It’s a common situation: creditor repossesses a car prepetition; debtor files a chapter 13 case and asks for a return of the car. Does the creditor violate the automatic stay by retaining the car?
Yesterday the Supreme Court held that a creditor’s retention of property of the estate after the filing of a bankruptcy petition does not constitute “an act . . . to exercise control over property of the estate” in violation of 11 U.S.C. § 362(a)(3). City of Chicago, Illinois v. Fulton, No. 19-357, 2021 WL 125106 (January 14, 2021).
The Court did not address whether a creditor’s failure to return the car violates other provisions of section 362(a) (such as paragraphs (4) or (6)). And of course the automatic stay still prevents the creditor from taking other action such as selling the car or attempting to collect the debt. The Court held only that mere retention of the car did not violate section 362(a)(3).
The Court also did not “decide how the turnover obligation in § 542 operates.” In a concurring opinion, Justice Sotomayor explains that an action seeking turnover of property of the estate under section 542 is still an option for the debtor, but turnover proceedings can be time-consuming. Some courts require an adversary proceeding.

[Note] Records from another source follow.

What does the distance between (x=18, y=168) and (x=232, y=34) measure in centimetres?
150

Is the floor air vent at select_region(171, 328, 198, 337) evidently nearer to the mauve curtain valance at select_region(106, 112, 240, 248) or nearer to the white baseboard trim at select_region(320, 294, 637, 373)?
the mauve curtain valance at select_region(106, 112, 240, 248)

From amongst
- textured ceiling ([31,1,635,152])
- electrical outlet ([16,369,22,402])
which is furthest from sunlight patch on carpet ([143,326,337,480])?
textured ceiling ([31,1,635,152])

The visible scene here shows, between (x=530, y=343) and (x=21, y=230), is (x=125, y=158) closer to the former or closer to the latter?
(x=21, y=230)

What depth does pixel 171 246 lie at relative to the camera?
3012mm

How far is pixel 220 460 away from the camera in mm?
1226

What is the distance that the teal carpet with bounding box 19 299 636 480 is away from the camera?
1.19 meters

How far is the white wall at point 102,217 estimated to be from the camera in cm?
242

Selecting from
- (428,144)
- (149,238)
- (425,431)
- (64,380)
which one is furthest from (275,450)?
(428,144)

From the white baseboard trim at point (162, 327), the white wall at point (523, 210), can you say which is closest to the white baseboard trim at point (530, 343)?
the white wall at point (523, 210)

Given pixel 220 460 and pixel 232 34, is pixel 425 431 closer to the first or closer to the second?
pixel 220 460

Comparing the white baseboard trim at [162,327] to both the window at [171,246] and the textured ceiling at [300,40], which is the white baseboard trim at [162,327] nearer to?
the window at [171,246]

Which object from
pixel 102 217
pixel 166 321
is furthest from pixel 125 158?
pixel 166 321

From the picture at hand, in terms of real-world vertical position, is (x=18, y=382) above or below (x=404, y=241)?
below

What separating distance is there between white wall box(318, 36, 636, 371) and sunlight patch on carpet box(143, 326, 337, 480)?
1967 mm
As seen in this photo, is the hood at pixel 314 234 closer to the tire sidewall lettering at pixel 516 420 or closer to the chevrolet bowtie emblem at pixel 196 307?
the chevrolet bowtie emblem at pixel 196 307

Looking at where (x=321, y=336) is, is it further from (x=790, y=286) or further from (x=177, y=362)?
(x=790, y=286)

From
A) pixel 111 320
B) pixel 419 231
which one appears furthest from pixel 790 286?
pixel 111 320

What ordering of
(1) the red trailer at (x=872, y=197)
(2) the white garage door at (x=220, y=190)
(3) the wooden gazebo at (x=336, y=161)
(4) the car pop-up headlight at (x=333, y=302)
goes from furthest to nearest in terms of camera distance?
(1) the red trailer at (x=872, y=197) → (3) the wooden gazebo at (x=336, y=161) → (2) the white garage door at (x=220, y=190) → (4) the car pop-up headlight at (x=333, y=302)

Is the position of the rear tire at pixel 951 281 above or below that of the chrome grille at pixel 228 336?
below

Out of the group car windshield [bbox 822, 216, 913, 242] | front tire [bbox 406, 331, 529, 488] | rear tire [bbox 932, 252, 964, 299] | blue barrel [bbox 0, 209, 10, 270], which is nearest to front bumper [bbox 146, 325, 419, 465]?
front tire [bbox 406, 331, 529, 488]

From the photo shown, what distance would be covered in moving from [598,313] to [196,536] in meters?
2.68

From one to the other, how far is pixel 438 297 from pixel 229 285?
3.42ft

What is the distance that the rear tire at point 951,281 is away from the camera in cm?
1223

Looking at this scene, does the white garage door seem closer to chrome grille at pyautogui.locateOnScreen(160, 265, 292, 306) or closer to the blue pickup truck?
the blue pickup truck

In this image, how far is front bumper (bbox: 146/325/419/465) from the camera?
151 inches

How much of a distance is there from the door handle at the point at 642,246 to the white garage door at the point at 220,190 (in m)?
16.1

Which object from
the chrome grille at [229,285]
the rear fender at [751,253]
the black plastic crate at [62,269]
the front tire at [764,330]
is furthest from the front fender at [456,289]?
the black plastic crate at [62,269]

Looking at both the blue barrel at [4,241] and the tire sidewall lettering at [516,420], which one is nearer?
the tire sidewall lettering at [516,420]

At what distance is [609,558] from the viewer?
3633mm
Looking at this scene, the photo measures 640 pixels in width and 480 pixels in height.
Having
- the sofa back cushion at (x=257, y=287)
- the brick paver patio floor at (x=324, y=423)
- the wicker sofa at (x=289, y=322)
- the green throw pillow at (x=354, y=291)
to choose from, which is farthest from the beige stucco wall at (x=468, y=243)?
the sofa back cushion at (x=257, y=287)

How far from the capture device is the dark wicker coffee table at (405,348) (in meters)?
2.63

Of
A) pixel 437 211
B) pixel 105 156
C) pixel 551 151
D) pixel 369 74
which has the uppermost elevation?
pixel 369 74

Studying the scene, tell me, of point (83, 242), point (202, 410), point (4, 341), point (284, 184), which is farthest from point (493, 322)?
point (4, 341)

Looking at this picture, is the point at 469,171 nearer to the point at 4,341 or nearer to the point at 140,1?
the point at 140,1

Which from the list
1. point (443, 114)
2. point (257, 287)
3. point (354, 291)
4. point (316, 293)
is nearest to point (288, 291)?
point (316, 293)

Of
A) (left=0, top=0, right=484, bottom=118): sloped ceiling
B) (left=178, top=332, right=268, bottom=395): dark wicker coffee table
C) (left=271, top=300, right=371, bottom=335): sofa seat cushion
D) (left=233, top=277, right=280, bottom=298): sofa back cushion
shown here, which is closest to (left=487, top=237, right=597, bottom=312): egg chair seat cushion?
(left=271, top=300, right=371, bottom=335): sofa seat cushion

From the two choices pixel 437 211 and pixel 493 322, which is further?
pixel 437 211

Whether you represent a debtor or a creditor in a turnover action in a chapter 13 case, make sure you connect the dots between sections 542, 363(b), 363(e), 361, and 1303. In a nutshell, a creditor with possession of property that the trustee can use (sell, or lease) under section 363 must deliver the property to the trustee. In a chapter 13 case, it is the debtor, not the trustee, who has the exclusive right under section 363(b) to use (sell, or lease) property of the estate. If a creditor requests, the court can condition the use of property of the estate as necessary to provide adequate protection of the creditor’s interest.
Read the opinion carefully before relying on it as a sword or a shield.